Recently I found myself at a my singers house, mapping drums for a new song using a Digital Audio Workstation, a MIDI enabled keyboard and drum kit VST plugins.
Given the cost and time involved in studio recording and the often just-better-than-average results produced, unless you have thousands up thousands to burn it’s no surprise people are going down the VSTi route as the drum sounds have become more natural sounding and comparatively, rather affordable.
The only drawback for many of us is that it can feel as though something is lacking when you are programming a part in this way, in particular from the production side and the niggling fact you haven’t “played” the part.
One answer is to plug in a sample pad such as Yamaha’s DTX M12 or Roland’s SPD-SX and to play on this. If you’re only recording drum parts into MIDI though, a full on sample pad with all the other functionality might be a little more than you require.
Bitmi looks to fill that gap, by slotting in as a percussive MIDI input device for recording drum parts.
The device itself is a an octagonal pad, not dissimilar to a standard practice pad. The body is wooden, and the rubber playing surface is nice to play on; not too bouncy but also not too soft or too hard on the hands. As for the longevity and resilience of the device, I’d need to play it for a lot longer but it feels pretty good so far.
It also turns out you can use the pad as a practice pad and plug it into an iOS device for sounds if you have the Apple Camera Connection kit (CCK) or the Lightning/USB3 adaptor, (which sadly I don’t).
When it comes to using it as a MIDI device it’s plug and play, stick it in and the DAW will instantly recognise the trigger so you can start mapping right away.
I had no issues at all in this regard and in fact, knowing how tricky some devices have been in the past with requiring drivers, changing settings and so on; it was nice to literally plug it in, hit it and see Ableton register the note.
I put the Bitmi through it’s paces playing different drum parts and then recording them, using a drum rack which had a selection of drum sounds on.
One really great feature of the Bitmi comes in the form of two buttons; one moves the MIDI note up one note and the other down one. This made it really easy to play for example a hi hat, record it, then drop down midi notes and record the other instruments such as the kick and snare with minimal hassle.
The same is true for instrument plugins in other DAW’s, you can simply plug in and move the note from the pad up and down with a simple press of the buttons and select different instruments on the kit.
I was also impressed by the sensitivity of the pad. It allows for adjustment from the underside, although frankly I didn’t need to adjust it at all as it was picking up quieter notes with no problem. These notes are conveyed in terms of velocity in the DAW adding to that ability to get as live a feel as possible, from a MIDI drum sound.
Sometimes in life simplicity is key and this is a beautifully simple bit of kit!

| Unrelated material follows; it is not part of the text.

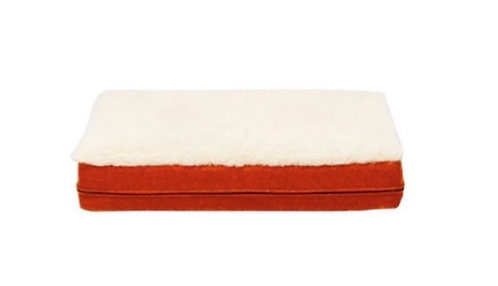 Fire Orange Mattress Cover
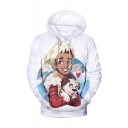 American Popular Actor Wing Dog 3D Printed White Long Sleeve Pullover Hoodie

You can buy the pad singularly or with accessories such as a waterproof bag and I believe having sneaked a peak at the website, in a selection of colours as well.
I’d also expect a lot of songwriters who programme electronic drums to like this too, simply because it does the one thing it’s required to do very well; convert real life drumming rhythms, into accurate MIDI mapped tracks but without over complicating it.